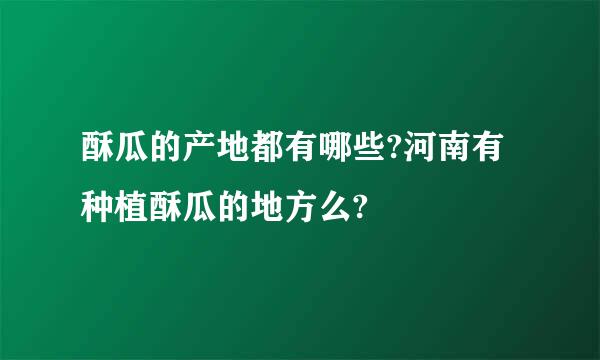 酥瓜的产地都有哪些?河南有种植酥瓜的地方么?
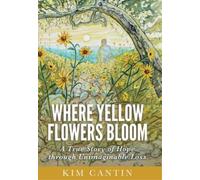 Kim Cantin Where Yellow Flowers Bloom (Copertina rigida)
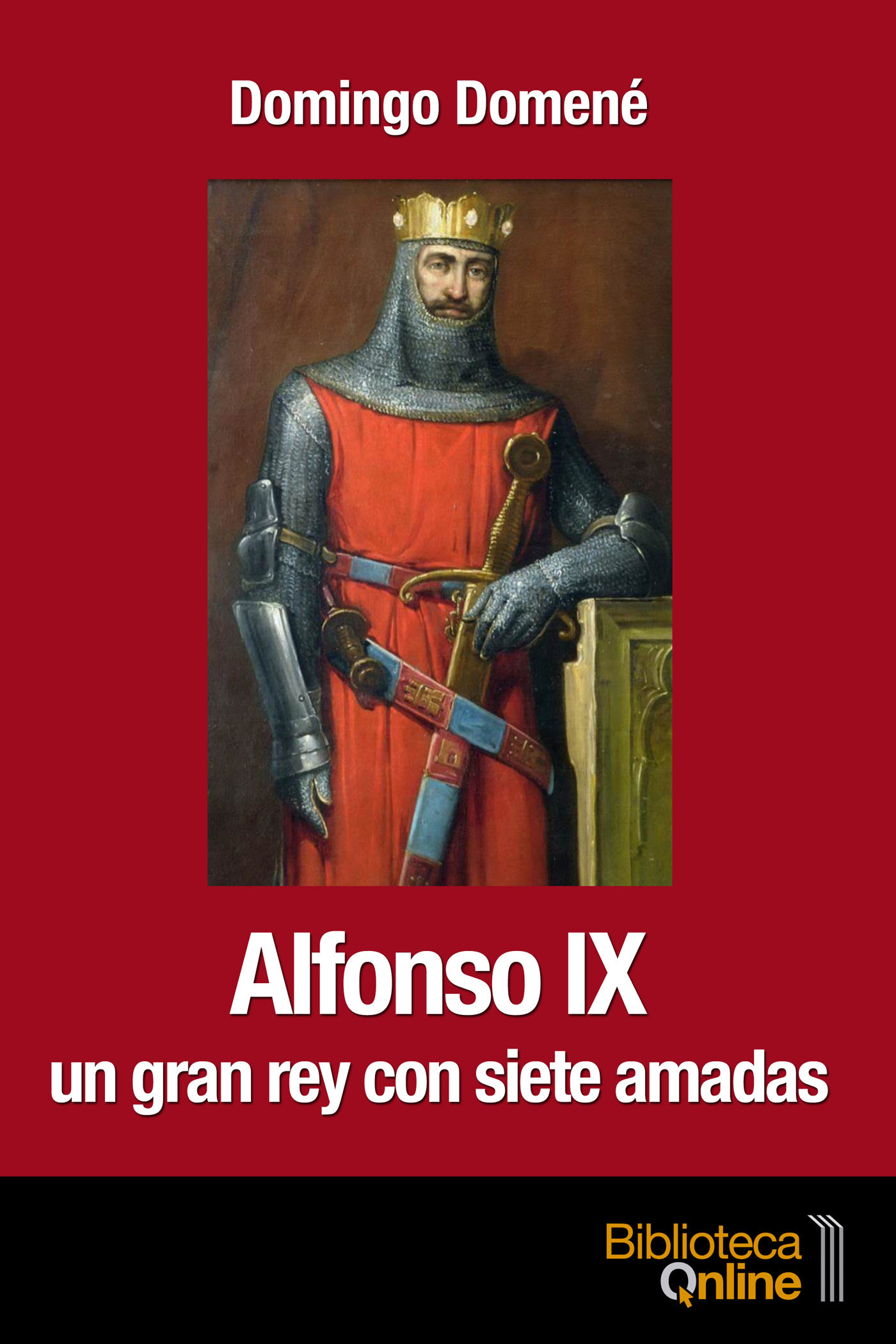 Alfonso IX: Un gran rey con siete amadas UGRCSA-DD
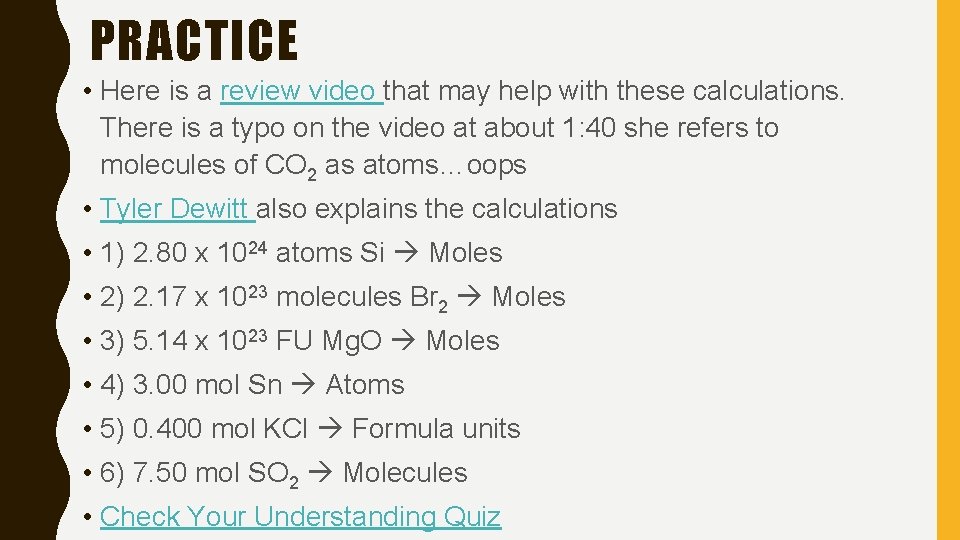 PRACTICE • Here is a review video that may help with these calculations. There
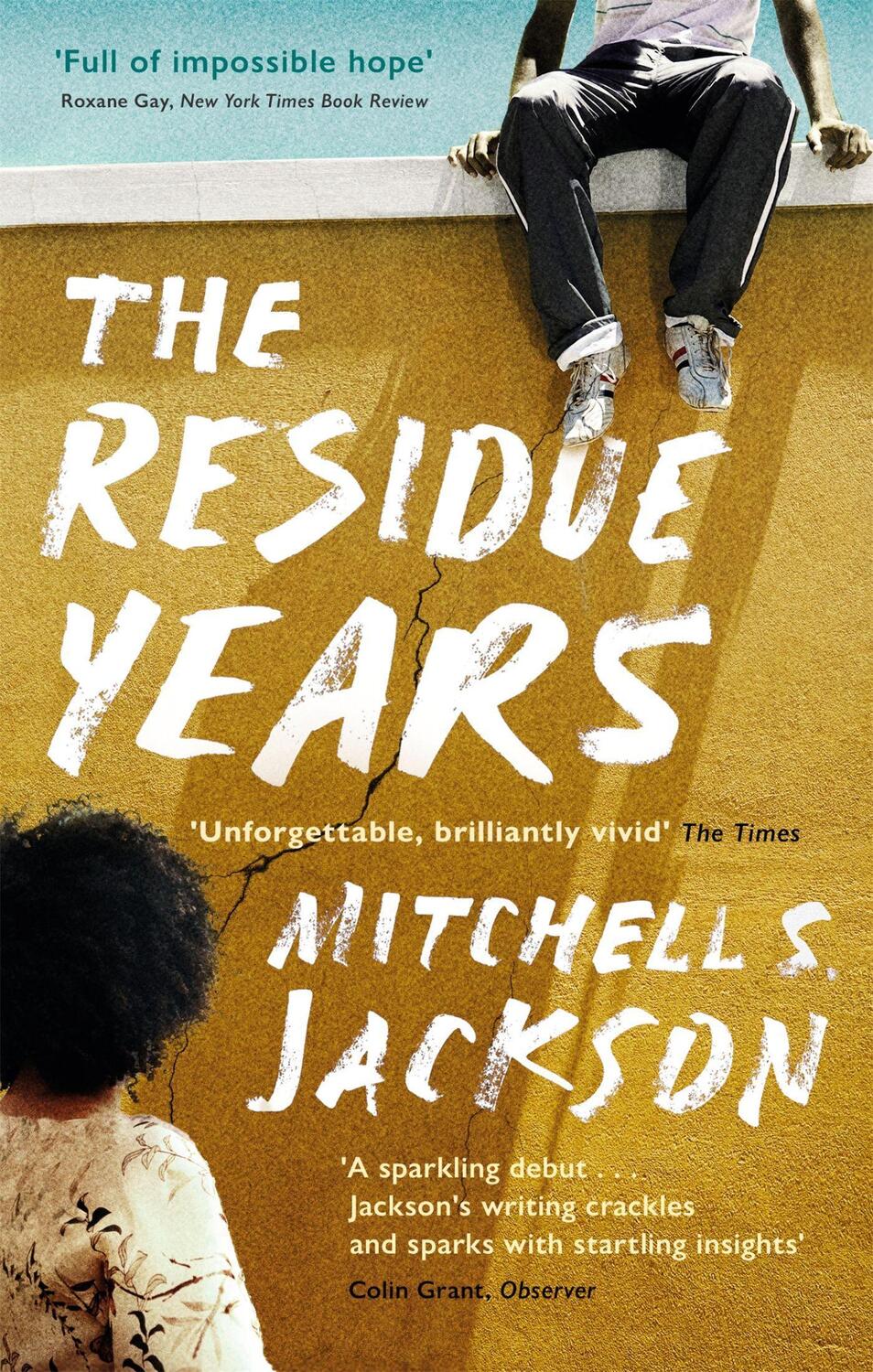Cover: 9780349701370 | The Residue Years | from Pulitzer prize-winner Mitchell S. Jackson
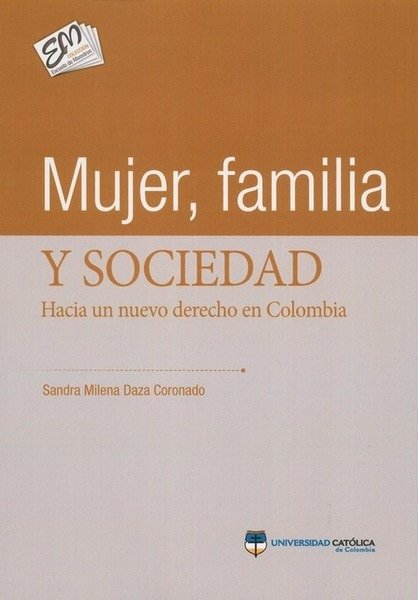 Mujer, familia y sociedad. Hacia un nuevo derecho en colombia - Sandra Milena Daza Coronado - 9789588934105
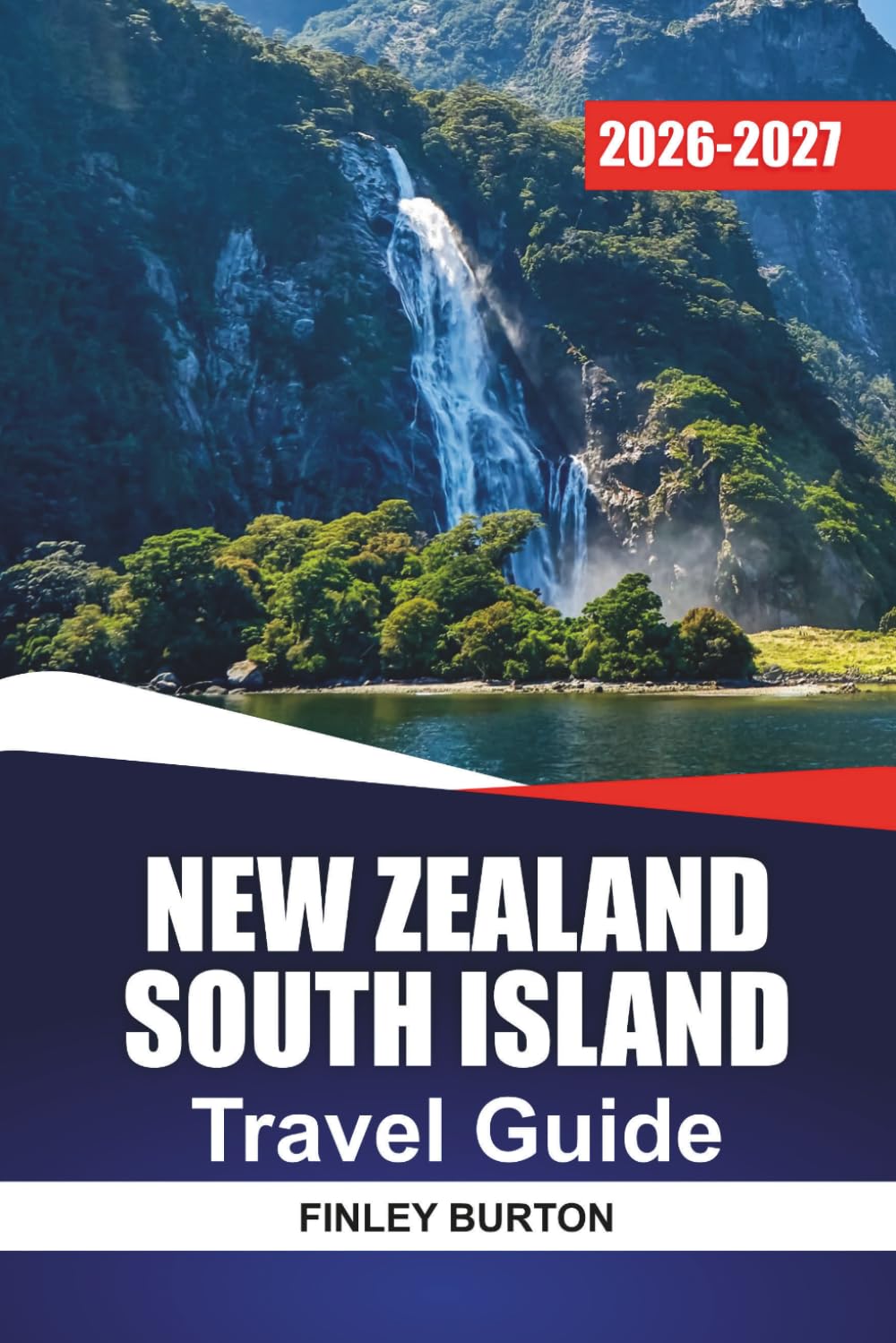NEW ZEALAND SOUTH ISLAND TRAVEL GUIDE 2026-2027: Road Trip Planner with Hiking Trails, Scenic Drives, and Itineraries for Queenstown, Fiordland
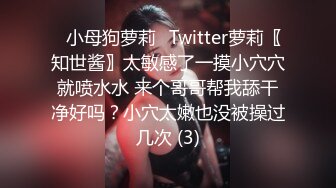 ⭐小母狗萝莉⭐Twitter萝莉〖知世酱〗太敏感了一摸小穴穴就喷水水 来个哥哥帮我舔干净好吗？小穴太嫩也没被操过几次 (3)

# What needs to be done
The result should be the same data as above, line for line, with the pictures gone.

# Solution below
 酥瓜的产地都有哪些?河南有种植酥瓜的地方么?
 Kim Cantin Where Yellow Flowers Bloom (Copertina rigida)
 Alfonso IX: Un gran rey con siete amadas UGRCSA-DD
 PRACTICE • Here is a review video that may help with these calculations. There
Cover: 9780349701370 | The Residue Years | from Pulitzer prize-winner Mitchell S. Jackson
 Mujer, familia y sociedad. Hacia un nuevo derecho en colombia - Sandra Milena Daza Coronado - 9789588934105
NEW ZEALAND SOUTH ISLAND TRAVEL GUIDE 2026-2027: Road Trip Planner with Hiking Trails, Scenic Drives, and Itineraries for Queenstown, Fiordland
 ⭐小母狗萝莉⭐Twitter萝莉〖知世酱〗太敏感了一摸小穴穴就喷水水 来个哥哥帮我舔干净好吗？小穴太嫩也没被操过几次 (3)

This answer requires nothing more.